You see, I had a plan. A plan to make him not like me. It failed.
Miserably.
I wanted to bring up ex's, marriage, politics, religion, my family, and in spite of the fact that looked at my phone 4 times, he was not discouraged.
At the end of the date, nestled in a crowd of people waiting for tables, he asked if he could take me out again. I notified him that that is a violation of the rules; and then I said sure, because people were looking at me like, 'you are a bitch'.
So I guess now I have to dodge his phone calls for the next week until I'm in the clear. If he doesn't leave a voicemail I won't call him back. If he does I'll wait 4 days and then be too busy to hang out with him.
If this doesn't work, I will registering for a Kitchen Aid stand mixer and new baking dishes from Crate & Barrel- so cross your fingers. Or it'll cost ya.

-------------

Saturday Paul & I checked out the AMC Best Picture movie marathon in Kent. Starting at 11 am:

Michael Clayton- which I had thought I would have no interest in, but it was incredible and certainly the best narrative film. My favorite of the bunch. I loved the conditional morality and it reminded me in some ways of Wall Street. American capitalism gone mad. 5 out of 5 monkeys.

There Will Be Blood- was very well made. It was a character or maybe mood piece and the acting was amazing, but at the end I was left with a meh sort of 'well that was a movie wherein nothing happened'. I guess there was no standard story structure and it bugged me. 4 out of 5 monkeys for being diverting and having such great acting.

Atonement- I read (see skimmed) the book, so I cheated. The movie was quite good. The costuming and cinematography were excellent. Paul and I were impressed by the casting. 5 out of 5 monkeys.

Juno- I am a killjoy, and while I laughed, I felt like it was overworked, with Juno's every sentence crammed tight with flippant talk and music likings that were pretentious and a bit out of character. So intentionally aiming for that youthful indie audience. Bleh. I still liked it- but I could never love it. 4 out of 5 monkeys.

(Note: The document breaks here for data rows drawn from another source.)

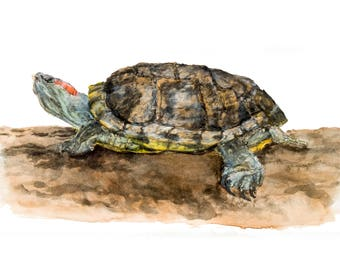 Red Eared Slider Turtle Giclee Fine Art Print from an original watercolor painting by artist Joy Neasley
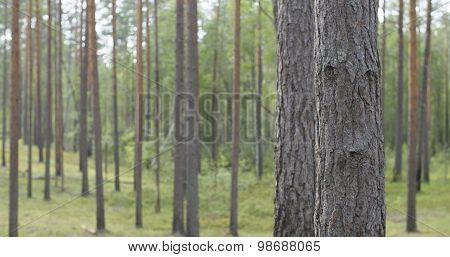 pine forest in warm summer day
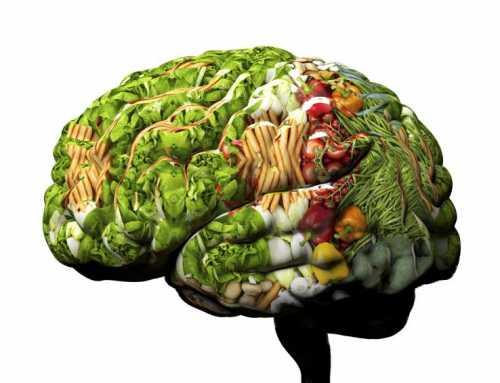 ဦးေႏွာက္မွတ္ဥာဏ္အားကို သဘာဝအတိုင္း တိုးတက္ေစဖို့အတြက္ ဘယ္လိုအစားအစာေတြ စားသံုးသင့္သလဲ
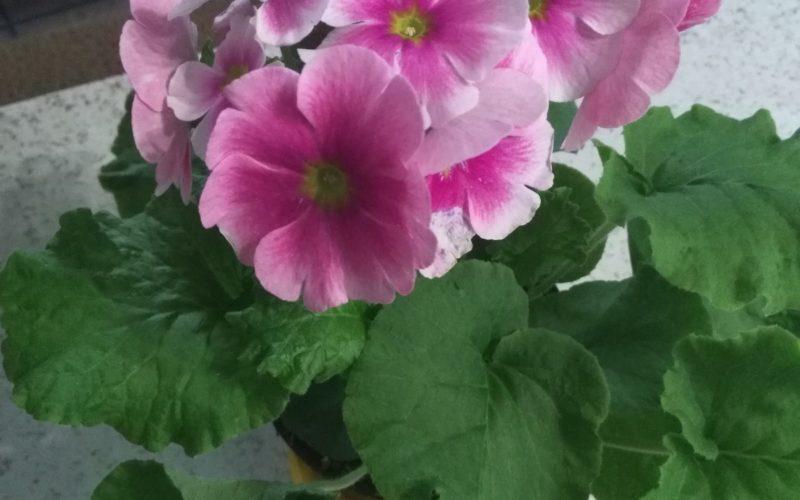 Зеленое растение с розовыми цветками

No Country for Old Men- I also read this (although I didn't spend a lot of brain on it). It was a better movie than a book. It was done very well, but it also did not have a standard narrative format. There was a collective groan and boo when the movie ended. It was very good through. 5 out of 5 monkeys.

Friday, February 22, 2008

Curse you, The Eagles! Curse you to hell!!!!!

About 53 seconds in. Wait for it. Yea, it is a cover of what you think it is.

Well, Don Henley. NEVER.

Also, why do I not want to watch this movie, but I liked the show? Perhaps I was previously delusional? Let's assume yes.

Or is it the soundtrack?!

Damn it! I know math, you jerk!

Last night I stopped to get gas at my regular station. My car wasn't empty, at a hair under a quarter of a tank, in fact my gas light was not on; but I knew I wouldn't feel like getting gas this weekend.

It was taking a really long time and when I wandered over to the pump I noted that it said that I had put 15 gallons of gas in my tank and was still going till I stopped it.
My tank only holds approximately 15 gallons.
Figuring that I started with at least 2 gallons (probably more), it should have stopped at 13 at the most.
So I went inside and explained the situation and got the manager's number.

Today I called him and he told me that it is "impossible".

Is it possible that he doesn't know what 'impossible' means? I'm guessing yes. He told me that they just had their yearly inspection, but he would check the pump. But he spoke to me in the way that communicated that he thinks I'm a complete idiot.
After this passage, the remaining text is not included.